Democracia e novos movimentos sociais
ARTIGO | 9 OUTUBRO, 2011 - 00:20
Uma das fundadoras do Movimento 12 de Março, Paula Gil, falou ao esquerda.net sobre os desafios que os movimentos sociais enfrentam neste momento de retrocesso civilizacional, de crise económica e social, e referiu quais os objectivos que presidem à manifestação marcada para o próximo dia 15 de Outubro, e que terá início pelas 15h, no Marquês de Pombal.
Entrevista com Paula Gil, uma das fundadoras do Movimento 12 de Março.
O que é que nos revelam momentos de intensa mobilização social como o 12 de Março?
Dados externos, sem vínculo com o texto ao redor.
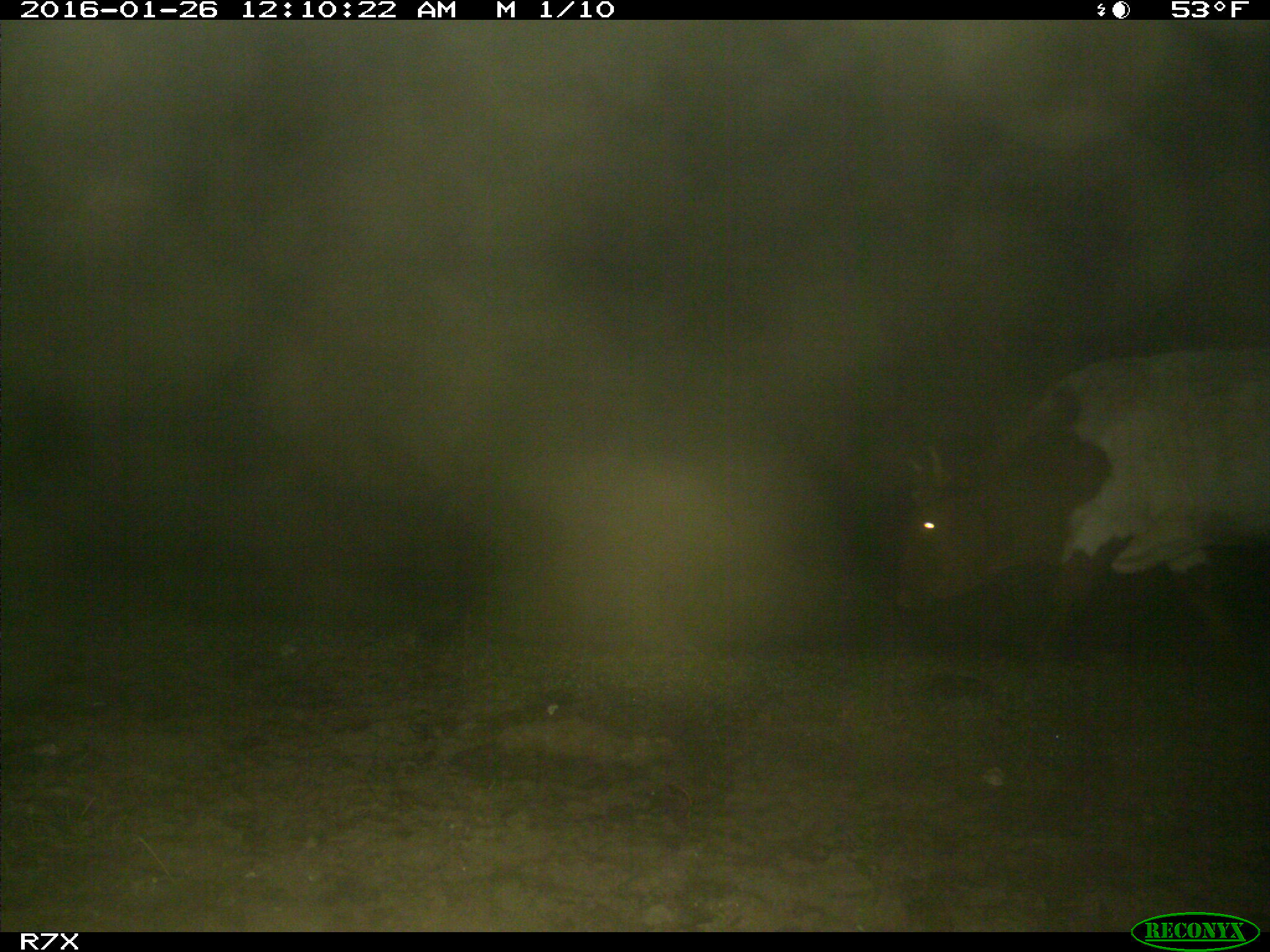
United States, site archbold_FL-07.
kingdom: Animalia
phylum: Chordata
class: Mammalia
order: Artiodactyla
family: Bovidae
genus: Bos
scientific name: Bos taurus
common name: domestic cow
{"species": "Bos taurus (domestic cow)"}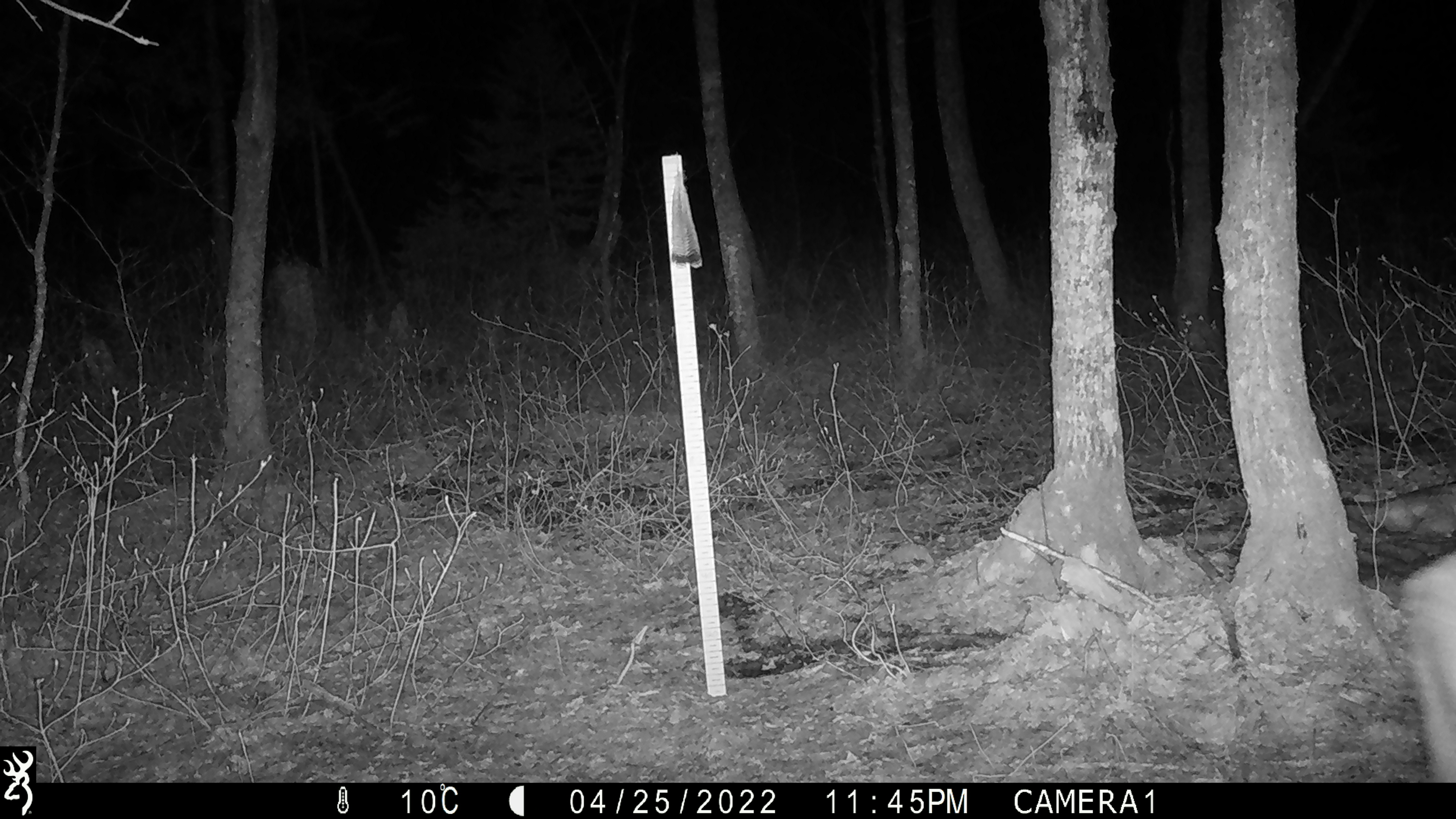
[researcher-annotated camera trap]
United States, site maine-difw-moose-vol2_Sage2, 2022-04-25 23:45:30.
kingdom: Animalia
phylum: Chordata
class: Mammalia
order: Artiodactyla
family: Cervidae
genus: Odocoileus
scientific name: Odocoileus virginianus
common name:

Veio revelar que, de facto, há uma indignação latente na sociedade de pessoas que não se revêem nas políticas adoptadas, que não as têm em conta, que não são centradas no seu bem-estar e qualidade de vida, e que são submissas a todo um lóbi económico que controla as democracias. E, nesse sentido, a mobilização das pessoas contra este ataque, contra esta emergência social latente que está a ser aplicada de forma injusta aos mais vulneráveis na nossa sociedade é muito importante. É importante que as pessoas saiam à rua, que protestem, que contestem todas estas alterações, que façam valer os direitos consagrados na nossa constituição, nomeadamente os direitos de manifestação, os direitos de liberdade de expressão, e que, dessa forma, possam fazer a pressão necessária para alterar as políticas adoptadas, as políticas de austeridade que têm vindo a ser implementadas e que nos afectam diariamente e não nos deixam sobreviver neste momento.
Quais são os próximos grandes desafios para os movimentos sociais no momento actual de retrocesso civilizacional, de crise económica e social?
Existe uma grande necessidade de mobilização. Essa mobilização é muito difícil tendo em conta o discurso hegemónico que está a ser passado e que apela à inevitabilidade, à necessidade de as pessoas se submeterem a este ataque, a esta agressão externa que estamos a sofrer neste momento, e a necessidade do “respeitinho”, a ideia de que um bom cidadão é um cidadão que respeita, é um cidadão que cumpre, é um cidadão que só tem deveres e que, portanto, a sua participação é feita através da submissão a uma situação que nos oprime e que não nos permite continuar a viver diariamente com qualidade de vida. Estes direitos, que temos vindo a perder continuadamente, que vêm de lutas anteriores, de gerações anteriores, que lutaram pelo direito ao trabalho e por um trabalho com direitos, que lutaram por uma democracia na qual as pessoas vejam a sua voz representada, estão neste momento a ser retirados mediante a apresentação de medidas que não debatidas, que não são explicadas e que não protegem as pessoas, que é o fim último de um Estado, a protecção, o guarda-chuva de protecção, que este cria em torno das pessoas, centrando as suas políticas nas pessoas e ao serviço das pessoas, o que não se verifica em Portugal e em muitos outros países da Europa neste momento.
Considera que a precariedade social e laboral atinge exclusivamente os mais jovens?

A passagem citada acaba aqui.